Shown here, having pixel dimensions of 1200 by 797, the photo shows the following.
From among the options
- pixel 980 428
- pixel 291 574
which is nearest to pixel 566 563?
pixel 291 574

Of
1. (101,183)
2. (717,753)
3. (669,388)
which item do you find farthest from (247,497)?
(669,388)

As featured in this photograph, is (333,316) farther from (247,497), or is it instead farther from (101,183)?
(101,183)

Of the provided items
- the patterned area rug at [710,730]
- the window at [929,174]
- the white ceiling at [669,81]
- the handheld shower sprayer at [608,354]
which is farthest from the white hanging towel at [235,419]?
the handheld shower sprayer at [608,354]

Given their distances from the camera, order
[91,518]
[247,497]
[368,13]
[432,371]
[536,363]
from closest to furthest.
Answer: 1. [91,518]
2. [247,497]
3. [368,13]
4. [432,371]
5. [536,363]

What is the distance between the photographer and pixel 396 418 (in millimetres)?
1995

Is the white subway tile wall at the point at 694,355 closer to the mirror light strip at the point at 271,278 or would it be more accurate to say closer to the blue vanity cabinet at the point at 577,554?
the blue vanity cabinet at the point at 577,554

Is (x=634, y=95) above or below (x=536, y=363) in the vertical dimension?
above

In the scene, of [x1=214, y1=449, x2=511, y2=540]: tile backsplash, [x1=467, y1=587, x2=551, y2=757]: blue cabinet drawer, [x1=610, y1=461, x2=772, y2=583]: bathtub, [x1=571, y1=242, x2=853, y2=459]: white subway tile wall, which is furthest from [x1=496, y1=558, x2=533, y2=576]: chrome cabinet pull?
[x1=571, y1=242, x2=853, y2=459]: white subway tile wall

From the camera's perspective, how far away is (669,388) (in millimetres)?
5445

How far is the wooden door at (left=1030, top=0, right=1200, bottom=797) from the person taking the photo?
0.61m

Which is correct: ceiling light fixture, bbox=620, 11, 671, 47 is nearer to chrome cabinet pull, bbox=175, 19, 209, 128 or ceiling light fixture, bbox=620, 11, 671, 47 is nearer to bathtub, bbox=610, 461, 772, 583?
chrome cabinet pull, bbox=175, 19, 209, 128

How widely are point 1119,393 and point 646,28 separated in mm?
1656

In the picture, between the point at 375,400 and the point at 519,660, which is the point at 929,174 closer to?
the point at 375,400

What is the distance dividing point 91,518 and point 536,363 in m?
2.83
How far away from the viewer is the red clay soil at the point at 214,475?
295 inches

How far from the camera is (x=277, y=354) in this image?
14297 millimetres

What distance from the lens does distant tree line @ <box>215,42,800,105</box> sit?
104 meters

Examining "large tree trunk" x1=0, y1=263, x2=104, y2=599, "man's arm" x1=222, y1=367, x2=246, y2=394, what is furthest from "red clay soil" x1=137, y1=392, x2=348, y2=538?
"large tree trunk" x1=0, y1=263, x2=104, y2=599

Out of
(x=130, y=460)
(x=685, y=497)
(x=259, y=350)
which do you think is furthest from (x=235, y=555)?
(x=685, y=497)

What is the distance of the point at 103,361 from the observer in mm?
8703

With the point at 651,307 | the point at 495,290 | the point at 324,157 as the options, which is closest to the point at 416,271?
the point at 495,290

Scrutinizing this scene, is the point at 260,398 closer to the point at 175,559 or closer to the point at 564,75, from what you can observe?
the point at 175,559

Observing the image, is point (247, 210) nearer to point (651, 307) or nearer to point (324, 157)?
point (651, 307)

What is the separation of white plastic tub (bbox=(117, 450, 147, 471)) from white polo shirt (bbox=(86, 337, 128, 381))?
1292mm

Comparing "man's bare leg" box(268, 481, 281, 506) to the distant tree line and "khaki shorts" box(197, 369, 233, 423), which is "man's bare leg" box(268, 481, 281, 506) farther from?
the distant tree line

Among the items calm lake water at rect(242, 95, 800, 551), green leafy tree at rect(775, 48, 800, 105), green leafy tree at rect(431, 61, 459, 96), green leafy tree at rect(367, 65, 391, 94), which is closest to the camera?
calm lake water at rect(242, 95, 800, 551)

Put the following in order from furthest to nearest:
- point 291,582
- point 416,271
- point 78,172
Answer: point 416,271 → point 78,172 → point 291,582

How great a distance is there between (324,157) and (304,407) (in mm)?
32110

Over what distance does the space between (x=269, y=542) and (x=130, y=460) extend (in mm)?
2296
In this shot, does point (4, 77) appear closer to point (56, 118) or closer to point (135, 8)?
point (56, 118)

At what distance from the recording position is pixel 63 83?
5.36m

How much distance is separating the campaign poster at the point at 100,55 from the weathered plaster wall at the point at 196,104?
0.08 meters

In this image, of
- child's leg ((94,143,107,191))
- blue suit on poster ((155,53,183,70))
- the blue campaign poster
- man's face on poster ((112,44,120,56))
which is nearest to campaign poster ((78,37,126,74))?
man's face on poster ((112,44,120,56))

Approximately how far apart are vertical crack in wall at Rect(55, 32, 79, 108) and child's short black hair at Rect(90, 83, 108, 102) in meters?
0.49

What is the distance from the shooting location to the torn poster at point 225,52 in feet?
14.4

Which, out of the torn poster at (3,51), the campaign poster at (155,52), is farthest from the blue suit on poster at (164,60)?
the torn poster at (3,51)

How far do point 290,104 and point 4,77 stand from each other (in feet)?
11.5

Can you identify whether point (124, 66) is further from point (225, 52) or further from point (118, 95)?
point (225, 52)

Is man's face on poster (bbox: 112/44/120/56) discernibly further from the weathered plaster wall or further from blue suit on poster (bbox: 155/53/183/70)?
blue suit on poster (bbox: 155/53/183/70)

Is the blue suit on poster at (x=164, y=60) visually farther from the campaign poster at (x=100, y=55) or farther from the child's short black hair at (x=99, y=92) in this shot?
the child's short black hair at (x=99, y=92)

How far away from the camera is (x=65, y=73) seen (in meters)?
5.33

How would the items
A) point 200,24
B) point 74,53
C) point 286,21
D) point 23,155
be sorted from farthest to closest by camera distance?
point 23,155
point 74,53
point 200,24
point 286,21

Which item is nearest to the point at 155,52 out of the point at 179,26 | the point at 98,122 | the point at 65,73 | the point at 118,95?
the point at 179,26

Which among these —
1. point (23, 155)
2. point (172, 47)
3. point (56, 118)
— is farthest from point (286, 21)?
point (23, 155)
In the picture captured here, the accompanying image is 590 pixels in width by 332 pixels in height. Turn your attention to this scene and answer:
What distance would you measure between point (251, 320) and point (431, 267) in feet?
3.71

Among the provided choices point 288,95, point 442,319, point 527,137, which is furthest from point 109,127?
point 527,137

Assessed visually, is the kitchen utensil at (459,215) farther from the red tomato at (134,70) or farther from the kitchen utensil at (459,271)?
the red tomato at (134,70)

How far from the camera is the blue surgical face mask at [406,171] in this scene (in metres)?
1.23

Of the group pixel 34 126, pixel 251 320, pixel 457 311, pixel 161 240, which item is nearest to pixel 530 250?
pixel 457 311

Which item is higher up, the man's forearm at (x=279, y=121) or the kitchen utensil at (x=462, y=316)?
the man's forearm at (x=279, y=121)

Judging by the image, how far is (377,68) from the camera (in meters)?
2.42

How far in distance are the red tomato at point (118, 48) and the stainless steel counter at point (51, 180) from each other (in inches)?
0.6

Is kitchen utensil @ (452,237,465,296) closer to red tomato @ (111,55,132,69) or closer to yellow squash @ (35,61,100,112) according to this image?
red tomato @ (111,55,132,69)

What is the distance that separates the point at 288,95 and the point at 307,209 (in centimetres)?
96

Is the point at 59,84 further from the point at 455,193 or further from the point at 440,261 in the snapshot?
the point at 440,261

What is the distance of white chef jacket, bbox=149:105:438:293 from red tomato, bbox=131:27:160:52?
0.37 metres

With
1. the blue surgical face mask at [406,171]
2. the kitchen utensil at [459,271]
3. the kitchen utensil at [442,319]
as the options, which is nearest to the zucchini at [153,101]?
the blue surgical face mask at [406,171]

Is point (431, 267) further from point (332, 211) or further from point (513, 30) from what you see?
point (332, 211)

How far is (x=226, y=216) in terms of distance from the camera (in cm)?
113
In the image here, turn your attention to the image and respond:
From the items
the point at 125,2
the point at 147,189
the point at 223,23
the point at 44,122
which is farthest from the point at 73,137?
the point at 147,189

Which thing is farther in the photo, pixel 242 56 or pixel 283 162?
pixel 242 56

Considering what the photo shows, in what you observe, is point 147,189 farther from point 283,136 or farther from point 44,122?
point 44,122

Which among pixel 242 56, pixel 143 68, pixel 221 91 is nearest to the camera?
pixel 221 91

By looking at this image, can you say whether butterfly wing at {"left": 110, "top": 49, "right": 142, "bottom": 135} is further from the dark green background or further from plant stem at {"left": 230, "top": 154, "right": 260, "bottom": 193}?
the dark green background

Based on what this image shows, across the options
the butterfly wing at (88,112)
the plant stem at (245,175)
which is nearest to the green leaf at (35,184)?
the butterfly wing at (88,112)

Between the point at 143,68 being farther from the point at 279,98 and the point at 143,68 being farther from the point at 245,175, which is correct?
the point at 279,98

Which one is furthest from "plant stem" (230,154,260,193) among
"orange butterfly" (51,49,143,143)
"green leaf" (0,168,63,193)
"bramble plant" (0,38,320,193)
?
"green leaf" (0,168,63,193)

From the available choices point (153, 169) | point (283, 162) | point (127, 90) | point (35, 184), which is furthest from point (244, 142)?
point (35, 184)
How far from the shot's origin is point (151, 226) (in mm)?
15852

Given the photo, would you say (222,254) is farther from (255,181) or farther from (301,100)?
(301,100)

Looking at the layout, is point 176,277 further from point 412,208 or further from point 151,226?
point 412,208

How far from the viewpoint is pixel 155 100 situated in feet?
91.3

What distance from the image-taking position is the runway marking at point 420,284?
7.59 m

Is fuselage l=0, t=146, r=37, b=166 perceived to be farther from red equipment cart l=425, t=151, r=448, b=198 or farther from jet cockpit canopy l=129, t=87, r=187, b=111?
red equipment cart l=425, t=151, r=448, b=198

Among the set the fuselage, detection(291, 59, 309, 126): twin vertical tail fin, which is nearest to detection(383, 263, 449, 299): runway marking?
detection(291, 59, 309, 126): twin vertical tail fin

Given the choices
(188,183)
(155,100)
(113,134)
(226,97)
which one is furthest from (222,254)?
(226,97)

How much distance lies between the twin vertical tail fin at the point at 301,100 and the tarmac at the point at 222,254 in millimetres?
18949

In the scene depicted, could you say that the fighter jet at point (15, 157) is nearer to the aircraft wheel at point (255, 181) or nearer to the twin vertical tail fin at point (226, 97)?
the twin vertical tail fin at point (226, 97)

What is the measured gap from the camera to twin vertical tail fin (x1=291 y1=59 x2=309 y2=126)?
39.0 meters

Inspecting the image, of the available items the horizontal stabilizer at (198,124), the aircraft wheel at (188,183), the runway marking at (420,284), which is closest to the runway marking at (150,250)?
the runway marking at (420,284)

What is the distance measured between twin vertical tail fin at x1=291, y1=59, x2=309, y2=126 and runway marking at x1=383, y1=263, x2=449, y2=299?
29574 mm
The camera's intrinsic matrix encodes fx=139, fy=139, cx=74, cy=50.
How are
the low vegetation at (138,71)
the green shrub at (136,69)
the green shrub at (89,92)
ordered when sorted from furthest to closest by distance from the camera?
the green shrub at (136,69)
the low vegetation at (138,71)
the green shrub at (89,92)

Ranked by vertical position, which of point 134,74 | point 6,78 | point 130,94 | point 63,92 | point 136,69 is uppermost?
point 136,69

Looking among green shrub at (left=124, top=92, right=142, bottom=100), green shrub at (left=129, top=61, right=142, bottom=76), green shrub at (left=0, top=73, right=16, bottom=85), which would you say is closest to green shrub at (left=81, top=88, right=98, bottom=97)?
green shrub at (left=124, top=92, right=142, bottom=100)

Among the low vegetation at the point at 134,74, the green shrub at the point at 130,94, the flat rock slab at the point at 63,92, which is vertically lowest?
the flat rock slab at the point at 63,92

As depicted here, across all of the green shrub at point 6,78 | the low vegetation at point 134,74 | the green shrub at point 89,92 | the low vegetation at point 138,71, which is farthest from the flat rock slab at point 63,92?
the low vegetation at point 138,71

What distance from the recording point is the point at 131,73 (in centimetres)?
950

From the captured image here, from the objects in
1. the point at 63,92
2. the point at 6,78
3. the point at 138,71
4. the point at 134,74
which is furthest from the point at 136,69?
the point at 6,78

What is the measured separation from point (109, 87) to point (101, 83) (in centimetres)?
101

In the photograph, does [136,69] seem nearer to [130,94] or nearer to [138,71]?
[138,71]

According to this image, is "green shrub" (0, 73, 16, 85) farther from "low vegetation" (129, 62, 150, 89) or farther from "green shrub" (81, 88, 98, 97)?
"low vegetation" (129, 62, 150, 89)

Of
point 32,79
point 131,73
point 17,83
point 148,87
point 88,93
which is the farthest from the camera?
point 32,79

Stated goal -
Pull out each line of the data that contains the string "meters".

Task answer -
104 meters
0.08 meters
Approximately how far apart are vertical crack in wall at Rect(55, 32, 79, 108) and child's short black hair at Rect(90, 83, 108, 102) in meters?
How far away from the camera is (x=65, y=73) seen (in meters)?
Judging by the image, how far is (377,68) from the camera (in meters)?
39.0 meters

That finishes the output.